--- WHAT TO DO ---
Copy the records below exactly as they are written.

--- Entries on spatial positioning ---
==========

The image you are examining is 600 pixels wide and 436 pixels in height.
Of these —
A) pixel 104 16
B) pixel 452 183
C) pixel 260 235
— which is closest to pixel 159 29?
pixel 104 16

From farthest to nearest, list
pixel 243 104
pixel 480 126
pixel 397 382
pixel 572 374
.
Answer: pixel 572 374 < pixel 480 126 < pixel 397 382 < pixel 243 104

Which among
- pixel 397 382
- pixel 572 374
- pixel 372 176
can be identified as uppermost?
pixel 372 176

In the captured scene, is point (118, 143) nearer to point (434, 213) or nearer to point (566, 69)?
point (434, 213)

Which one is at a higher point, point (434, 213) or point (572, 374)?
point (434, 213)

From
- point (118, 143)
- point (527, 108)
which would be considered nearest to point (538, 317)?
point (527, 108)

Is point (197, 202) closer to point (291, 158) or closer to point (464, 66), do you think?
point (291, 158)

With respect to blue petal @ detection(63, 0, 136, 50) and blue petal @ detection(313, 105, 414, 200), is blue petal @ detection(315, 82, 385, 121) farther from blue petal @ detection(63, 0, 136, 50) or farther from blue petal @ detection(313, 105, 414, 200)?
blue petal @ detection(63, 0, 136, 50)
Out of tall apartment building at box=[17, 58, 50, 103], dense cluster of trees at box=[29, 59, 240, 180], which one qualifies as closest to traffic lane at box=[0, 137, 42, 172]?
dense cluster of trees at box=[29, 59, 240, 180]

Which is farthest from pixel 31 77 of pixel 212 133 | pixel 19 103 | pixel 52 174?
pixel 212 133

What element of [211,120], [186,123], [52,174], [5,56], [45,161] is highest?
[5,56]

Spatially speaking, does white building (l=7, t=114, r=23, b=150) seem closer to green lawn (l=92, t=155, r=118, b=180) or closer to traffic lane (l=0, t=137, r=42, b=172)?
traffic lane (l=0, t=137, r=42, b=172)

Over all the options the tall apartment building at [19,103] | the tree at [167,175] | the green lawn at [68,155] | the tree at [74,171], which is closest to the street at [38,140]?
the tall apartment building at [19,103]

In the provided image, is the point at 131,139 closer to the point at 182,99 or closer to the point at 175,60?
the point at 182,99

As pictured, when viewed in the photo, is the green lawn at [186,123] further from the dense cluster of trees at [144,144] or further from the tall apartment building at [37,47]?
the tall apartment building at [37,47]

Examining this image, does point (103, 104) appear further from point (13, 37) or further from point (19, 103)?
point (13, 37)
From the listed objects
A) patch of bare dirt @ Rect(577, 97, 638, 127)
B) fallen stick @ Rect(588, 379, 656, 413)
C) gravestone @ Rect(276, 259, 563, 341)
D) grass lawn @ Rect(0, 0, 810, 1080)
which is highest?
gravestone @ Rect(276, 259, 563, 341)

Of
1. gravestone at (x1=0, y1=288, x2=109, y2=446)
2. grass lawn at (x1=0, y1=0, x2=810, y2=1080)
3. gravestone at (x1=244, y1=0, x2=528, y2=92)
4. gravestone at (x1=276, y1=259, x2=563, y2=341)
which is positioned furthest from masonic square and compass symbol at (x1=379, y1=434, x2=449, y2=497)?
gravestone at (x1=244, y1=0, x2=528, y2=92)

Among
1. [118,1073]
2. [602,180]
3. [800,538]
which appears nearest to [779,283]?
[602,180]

==========

--- RESULT OF THIS EXERCISE ---
The image you are examining is 600 pixels wide and 436 pixels in height.
Of these —
A) pixel 104 16
B) pixel 452 183
C) pixel 260 235
— which is closest to pixel 159 29?
pixel 104 16

From farthest to nearest, list
pixel 243 104
pixel 480 126
pixel 397 382
pixel 572 374
.
Answer: pixel 572 374 < pixel 480 126 < pixel 397 382 < pixel 243 104

Which among
- pixel 397 382
- pixel 572 374
- pixel 372 176
can be identified as uppermost?
pixel 372 176

In the captured scene, is point (118, 143) nearer to point (434, 213) or nearer to point (566, 69)?
point (434, 213)

Which one is at a higher point, point (434, 213) or point (572, 374)?
point (434, 213)

From
- point (118, 143)
- point (527, 108)
which would be considered nearest to point (538, 317)?
point (527, 108)

Is point (197, 202) closer to point (291, 158) or closer to point (464, 66), do you think?
point (291, 158)

With respect to blue petal @ detection(63, 0, 136, 50) and blue petal @ detection(313, 105, 414, 200), is blue petal @ detection(315, 82, 385, 121) farther from blue petal @ detection(63, 0, 136, 50) or farther from blue petal @ detection(313, 105, 414, 200)?
blue petal @ detection(63, 0, 136, 50)
Out of tall apartment building at box=[17, 58, 50, 103], dense cluster of trees at box=[29, 59, 240, 180], which one qualifies as closest to traffic lane at box=[0, 137, 42, 172]?
dense cluster of trees at box=[29, 59, 240, 180]

Which is farthest from pixel 31 77 of pixel 212 133 | pixel 19 103 | pixel 52 174?
pixel 212 133

What element of [211,120], [186,123], [52,174], [5,56], [45,161] is highest?
[5,56]

Spatially speaking, does white building (l=7, t=114, r=23, b=150) seem closer to green lawn (l=92, t=155, r=118, b=180) or closer to traffic lane (l=0, t=137, r=42, b=172)?
traffic lane (l=0, t=137, r=42, b=172)

Over all the options the tall apartment building at [19,103] | the tree at [167,175] | the green lawn at [68,155] | the tree at [74,171], which is closest to the street at [38,140]?
the tall apartment building at [19,103]

In the provided image, is the point at 131,139 closer to the point at 182,99 or closer to the point at 175,60?
the point at 182,99

As pictured, when viewed in the photo, is the green lawn at [186,123] further from the dense cluster of trees at [144,144] or further from the tall apartment building at [37,47]?
the tall apartment building at [37,47]

Examining this image, does point (103, 104) appear further from point (13, 37) or further from point (19, 103)?
point (13, 37)
From the listed objects
A) patch of bare dirt @ Rect(577, 97, 638, 127)
B) fallen stick @ Rect(588, 379, 656, 413)
C) gravestone @ Rect(276, 259, 563, 341)
D) grass lawn @ Rect(0, 0, 810, 1080)
which is highest?
gravestone @ Rect(276, 259, 563, 341)

Of
1. gravestone at (x1=0, y1=288, x2=109, y2=446)
2. grass lawn at (x1=0, y1=0, x2=810, y2=1080)
3. gravestone at (x1=244, y1=0, x2=528, y2=92)
4. gravestone at (x1=276, y1=259, x2=563, y2=341)
which is positioned furthest from masonic square and compass symbol at (x1=379, y1=434, x2=449, y2=497)?
gravestone at (x1=244, y1=0, x2=528, y2=92)

Among
1. [118,1073]
2. [602,180]
3. [800,538]
which appears nearest to [779,283]?
[602,180]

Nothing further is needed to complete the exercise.